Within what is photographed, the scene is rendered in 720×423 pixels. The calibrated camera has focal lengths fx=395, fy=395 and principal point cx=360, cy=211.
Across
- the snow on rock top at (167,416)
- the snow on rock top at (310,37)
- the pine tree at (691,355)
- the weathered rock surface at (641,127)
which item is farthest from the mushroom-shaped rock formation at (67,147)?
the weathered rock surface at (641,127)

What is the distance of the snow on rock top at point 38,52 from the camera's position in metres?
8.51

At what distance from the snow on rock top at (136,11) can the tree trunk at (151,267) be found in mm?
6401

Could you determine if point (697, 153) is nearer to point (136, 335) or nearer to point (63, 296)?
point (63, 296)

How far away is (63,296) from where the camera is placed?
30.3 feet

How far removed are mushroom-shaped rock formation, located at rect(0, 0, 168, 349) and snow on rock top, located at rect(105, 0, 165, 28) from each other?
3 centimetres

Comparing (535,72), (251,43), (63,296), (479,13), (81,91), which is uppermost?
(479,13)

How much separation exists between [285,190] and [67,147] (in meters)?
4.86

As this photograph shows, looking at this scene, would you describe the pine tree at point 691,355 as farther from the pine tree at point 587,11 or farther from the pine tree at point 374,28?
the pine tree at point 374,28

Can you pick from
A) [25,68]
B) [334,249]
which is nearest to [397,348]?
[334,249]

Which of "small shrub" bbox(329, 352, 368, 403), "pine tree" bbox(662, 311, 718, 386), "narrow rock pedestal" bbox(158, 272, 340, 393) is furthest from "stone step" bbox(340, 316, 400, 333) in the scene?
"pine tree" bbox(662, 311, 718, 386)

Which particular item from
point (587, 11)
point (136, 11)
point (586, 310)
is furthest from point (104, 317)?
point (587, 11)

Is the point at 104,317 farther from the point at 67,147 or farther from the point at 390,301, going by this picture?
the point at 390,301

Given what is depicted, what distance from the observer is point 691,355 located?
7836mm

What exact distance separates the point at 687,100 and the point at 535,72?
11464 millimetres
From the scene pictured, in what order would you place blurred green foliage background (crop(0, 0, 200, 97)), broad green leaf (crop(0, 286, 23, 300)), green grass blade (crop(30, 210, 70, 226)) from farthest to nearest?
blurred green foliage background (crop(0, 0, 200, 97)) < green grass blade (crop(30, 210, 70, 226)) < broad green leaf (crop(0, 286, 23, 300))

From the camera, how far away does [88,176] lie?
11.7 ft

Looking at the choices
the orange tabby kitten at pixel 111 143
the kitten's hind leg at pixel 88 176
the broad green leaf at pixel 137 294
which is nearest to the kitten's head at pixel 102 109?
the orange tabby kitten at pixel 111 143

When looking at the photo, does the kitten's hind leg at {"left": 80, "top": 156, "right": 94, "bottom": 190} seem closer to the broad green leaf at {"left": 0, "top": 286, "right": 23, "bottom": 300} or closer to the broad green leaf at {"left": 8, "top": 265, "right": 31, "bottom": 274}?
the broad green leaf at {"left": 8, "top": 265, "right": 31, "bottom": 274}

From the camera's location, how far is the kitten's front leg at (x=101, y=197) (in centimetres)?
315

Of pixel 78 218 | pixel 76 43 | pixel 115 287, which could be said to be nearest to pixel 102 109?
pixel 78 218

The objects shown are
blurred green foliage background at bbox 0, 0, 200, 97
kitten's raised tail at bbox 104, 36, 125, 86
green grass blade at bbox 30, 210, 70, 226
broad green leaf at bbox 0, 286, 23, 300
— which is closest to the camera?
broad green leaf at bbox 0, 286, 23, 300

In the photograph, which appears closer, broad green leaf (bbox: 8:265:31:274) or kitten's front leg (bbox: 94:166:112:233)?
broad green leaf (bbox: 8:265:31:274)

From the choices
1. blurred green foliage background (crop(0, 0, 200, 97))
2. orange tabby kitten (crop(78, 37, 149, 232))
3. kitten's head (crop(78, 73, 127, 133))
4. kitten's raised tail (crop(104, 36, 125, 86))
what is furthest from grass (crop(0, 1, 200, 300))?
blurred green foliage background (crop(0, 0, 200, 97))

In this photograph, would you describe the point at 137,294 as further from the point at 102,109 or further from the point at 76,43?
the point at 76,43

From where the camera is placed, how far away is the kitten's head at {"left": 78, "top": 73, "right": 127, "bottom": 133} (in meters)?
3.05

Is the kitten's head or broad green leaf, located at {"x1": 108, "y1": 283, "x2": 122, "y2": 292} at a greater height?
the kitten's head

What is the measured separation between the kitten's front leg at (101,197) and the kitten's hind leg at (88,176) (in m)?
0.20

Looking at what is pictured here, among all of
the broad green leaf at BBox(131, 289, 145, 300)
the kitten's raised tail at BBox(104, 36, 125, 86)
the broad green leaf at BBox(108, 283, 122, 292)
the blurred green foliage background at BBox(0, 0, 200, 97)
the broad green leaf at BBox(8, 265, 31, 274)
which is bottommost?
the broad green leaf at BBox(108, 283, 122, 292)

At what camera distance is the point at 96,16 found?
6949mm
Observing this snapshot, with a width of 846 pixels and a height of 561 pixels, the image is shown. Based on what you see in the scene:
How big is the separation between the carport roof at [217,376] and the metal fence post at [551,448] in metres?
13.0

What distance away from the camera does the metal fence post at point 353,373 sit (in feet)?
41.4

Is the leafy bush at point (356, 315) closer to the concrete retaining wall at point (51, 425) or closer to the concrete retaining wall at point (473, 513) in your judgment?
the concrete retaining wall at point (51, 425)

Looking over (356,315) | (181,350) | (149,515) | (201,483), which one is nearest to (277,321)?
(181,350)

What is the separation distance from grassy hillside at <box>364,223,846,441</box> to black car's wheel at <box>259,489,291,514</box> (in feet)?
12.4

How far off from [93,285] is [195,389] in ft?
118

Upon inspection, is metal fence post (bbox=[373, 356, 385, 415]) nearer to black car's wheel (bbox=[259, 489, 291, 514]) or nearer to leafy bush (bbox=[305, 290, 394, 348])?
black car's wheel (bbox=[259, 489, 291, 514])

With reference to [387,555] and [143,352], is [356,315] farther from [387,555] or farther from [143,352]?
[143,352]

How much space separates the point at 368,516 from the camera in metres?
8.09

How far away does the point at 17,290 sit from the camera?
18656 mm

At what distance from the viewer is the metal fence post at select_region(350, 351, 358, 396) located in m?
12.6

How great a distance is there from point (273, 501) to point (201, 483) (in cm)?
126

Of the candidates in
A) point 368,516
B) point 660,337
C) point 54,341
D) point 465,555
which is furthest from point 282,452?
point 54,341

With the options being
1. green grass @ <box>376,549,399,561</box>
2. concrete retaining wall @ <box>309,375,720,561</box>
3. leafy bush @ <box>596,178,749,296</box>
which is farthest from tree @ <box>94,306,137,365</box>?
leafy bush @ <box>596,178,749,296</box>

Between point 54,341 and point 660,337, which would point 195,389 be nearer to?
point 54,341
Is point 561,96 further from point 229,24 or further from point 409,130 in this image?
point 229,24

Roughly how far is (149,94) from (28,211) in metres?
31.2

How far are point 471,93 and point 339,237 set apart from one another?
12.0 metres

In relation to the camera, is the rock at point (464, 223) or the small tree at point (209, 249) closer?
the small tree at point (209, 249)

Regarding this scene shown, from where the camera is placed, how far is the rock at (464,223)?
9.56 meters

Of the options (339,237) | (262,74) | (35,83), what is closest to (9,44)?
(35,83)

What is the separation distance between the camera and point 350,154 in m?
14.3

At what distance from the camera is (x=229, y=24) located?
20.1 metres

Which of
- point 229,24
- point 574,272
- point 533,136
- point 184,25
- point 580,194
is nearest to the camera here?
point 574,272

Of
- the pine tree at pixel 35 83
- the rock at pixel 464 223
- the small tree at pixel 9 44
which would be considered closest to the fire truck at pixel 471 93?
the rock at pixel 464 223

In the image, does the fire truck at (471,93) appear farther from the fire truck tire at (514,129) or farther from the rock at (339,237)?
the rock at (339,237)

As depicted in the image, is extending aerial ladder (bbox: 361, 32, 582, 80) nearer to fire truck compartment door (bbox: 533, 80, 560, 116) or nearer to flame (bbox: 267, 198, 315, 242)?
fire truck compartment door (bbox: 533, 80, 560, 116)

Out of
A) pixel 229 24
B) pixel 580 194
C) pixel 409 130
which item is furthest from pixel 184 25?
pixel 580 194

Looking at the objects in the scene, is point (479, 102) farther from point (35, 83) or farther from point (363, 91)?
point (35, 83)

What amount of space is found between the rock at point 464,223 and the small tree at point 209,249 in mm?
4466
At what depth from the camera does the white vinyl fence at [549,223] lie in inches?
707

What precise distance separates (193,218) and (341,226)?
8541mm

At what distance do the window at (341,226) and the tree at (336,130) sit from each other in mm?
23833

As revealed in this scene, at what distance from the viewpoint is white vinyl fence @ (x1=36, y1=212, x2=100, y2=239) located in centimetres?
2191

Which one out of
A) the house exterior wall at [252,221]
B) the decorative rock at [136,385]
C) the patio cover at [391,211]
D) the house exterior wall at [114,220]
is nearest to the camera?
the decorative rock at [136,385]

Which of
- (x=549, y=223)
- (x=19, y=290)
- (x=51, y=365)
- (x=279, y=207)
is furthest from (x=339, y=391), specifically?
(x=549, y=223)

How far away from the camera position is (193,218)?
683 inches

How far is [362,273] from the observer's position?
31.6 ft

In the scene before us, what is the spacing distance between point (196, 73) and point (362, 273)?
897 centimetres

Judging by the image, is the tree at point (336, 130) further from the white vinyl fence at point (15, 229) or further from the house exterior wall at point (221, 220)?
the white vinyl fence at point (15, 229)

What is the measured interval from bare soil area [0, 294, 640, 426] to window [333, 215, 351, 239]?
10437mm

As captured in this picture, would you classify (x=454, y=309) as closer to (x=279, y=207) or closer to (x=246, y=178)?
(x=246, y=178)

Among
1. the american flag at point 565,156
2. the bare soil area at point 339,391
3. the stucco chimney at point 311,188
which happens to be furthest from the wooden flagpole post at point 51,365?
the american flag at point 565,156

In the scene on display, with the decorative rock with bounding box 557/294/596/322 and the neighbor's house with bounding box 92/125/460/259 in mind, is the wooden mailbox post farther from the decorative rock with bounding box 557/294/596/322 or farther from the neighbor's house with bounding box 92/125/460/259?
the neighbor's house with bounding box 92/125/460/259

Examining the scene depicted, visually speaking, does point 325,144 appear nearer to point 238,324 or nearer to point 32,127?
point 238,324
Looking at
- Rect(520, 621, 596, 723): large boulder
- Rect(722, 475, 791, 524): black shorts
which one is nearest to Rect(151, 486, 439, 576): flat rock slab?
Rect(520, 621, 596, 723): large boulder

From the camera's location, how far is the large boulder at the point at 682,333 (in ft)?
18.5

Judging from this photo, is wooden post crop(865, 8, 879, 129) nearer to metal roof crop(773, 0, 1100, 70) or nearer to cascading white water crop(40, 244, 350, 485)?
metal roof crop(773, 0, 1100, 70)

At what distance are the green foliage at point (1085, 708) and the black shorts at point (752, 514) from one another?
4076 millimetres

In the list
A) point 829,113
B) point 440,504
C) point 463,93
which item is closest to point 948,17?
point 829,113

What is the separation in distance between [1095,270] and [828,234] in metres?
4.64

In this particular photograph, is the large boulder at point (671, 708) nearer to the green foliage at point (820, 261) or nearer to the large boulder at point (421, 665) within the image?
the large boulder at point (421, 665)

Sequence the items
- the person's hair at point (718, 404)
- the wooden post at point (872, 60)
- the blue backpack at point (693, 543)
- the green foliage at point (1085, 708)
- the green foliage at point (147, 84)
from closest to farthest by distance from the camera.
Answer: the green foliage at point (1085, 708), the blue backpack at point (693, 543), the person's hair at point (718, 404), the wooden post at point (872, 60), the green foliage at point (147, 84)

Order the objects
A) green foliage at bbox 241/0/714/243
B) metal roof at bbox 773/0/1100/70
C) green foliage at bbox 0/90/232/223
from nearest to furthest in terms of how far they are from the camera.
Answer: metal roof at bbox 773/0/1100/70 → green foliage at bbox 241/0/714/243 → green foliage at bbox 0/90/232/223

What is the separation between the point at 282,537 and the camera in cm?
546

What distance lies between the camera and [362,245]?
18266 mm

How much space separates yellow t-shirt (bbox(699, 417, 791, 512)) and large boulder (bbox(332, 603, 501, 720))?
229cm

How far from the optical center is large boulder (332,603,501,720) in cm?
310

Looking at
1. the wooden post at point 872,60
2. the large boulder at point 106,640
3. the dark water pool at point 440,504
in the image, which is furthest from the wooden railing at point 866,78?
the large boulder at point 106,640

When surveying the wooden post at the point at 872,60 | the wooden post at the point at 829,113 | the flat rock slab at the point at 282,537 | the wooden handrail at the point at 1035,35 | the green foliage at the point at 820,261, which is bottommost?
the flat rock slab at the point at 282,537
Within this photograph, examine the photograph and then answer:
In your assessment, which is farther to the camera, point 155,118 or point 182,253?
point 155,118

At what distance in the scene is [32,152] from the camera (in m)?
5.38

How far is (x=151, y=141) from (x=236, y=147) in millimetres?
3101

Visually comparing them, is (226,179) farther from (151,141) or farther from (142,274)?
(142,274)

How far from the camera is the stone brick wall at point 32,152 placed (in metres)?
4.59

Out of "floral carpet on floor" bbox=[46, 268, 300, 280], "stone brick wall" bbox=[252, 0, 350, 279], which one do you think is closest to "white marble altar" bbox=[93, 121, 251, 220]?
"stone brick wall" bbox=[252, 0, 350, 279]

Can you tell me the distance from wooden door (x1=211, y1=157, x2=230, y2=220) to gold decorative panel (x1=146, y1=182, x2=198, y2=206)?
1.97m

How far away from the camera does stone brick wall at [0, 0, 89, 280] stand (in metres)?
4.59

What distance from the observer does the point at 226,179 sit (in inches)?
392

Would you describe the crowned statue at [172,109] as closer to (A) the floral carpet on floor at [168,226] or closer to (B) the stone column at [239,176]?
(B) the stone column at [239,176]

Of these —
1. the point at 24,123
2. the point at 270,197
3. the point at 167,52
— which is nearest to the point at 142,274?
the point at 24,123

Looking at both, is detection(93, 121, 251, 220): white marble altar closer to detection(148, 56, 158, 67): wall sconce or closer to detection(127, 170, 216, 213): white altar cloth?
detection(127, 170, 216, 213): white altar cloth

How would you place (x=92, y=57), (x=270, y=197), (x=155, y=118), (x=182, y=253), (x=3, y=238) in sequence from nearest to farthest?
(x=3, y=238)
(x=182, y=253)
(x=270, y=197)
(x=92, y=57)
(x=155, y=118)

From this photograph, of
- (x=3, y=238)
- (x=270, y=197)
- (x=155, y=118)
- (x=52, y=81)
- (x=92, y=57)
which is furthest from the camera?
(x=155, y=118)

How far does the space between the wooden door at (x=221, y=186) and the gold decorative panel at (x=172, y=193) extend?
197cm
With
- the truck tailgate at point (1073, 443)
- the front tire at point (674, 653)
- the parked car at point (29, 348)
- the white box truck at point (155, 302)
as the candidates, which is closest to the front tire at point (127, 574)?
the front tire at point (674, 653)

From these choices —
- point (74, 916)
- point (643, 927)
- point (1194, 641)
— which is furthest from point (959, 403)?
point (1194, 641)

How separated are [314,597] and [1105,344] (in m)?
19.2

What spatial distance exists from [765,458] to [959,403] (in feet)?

────────────────────

__What to do__
Can you put the records into a Markdown table with the columns Row and Line, from the start of the records through the line containing "11464 millimetres", leaving out blank lines?

__Solution to this exercise__
| Row | Line |
|---|---|
| 1 | Within what is photographed, the scene is rendered in 720×423 pixels. The calibrated camera has focal lengths fx=395, fy=395 and principal point cx=360, cy=211. |
| 2 | Across |
| 3 | - the snow on rock top at (167,416) |
| 4 | - the snow on rock top at (310,37) |
| 5 | - the pine tree at (691,355) |
| 6 | - the weathered rock surface at (641,127) |
| 7 | which item is farthest from the mushroom-shaped rock formation at (67,147)? |
| 8 | the weathered rock surface at (641,127) |
| 9 | What is the distance of the snow on rock top at point 38,52 from the camera's position in metres? |
| 10 | 8.51 |
| 11 | At what distance from the snow on rock top at (136,11) can the tree trunk at (151,267) be found in mm? |
| 12 | 6401 |
| 13 | Could you determine if point (697, 153) is nearer to point (136, 335) or nearer to point (63, 296)? |
| 14 | point (63, 296) |
| 15 | How far away is (63,296) from where the camera is placed? |
| 16 | 30.3 feet |
| 17 | How far removed are mushroom-shaped rock formation, located at rect(0, 0, 168, 349) and snow on rock top, located at rect(105, 0, 165, 28) from each other? |
| 18 | 3 centimetres |
| 19 | Comparing (535,72), (251,43), (63,296), (479,13), (81,91), which is uppermost? |
| 20 | (479,13) |
| 21 | How much separation exists between [285,190] and [67,147] (in meters)? |
| 22 | 4.86 |
| 23 | As this photograph shows, looking at this scene, would you describe the pine tree at point 691,355 as farther from the pine tree at point 587,11 or farther from the pine tree at point 374,28? |
| 24 | the pine tree at point 374,28 |
| 25 | Can you pick from |
| 26 | A) [25,68] |
| 27 | B) [334,249] |
| 28 | which is nearest to [397,348]? |
| 29 | [334,249] |
| 30 | Which of "small shrub" bbox(329, 352, 368, 403), "pine tree" bbox(662, 311, 718, 386), "narrow rock pedestal" bbox(158, 272, 340, 393) is furthest from "stone step" bbox(340, 316, 400, 333) in the scene? |
| 31 | "pine tree" bbox(662, 311, 718, 386) |
| 32 | Which particular item from |
| 33 | point (587, 11) |
| 34 | point (136, 11) |
| 35 | point (586, 310) |
| 36 | is furthest from point (104, 317)? |
| 37 | point (587, 11) |
| 38 | Is the point at 104,317 farther from the point at 67,147 or farther from the point at 390,301, going by this picture? |
| 39 | the point at 390,301 |
| 40 | Given what is depicted, what distance from the observer is point 691,355 located? |
| 41 | 7836mm |
| 42 | What exact distance separates the point at 687,100 and the point at 535,72? |
| 43 | 11464 millimetres |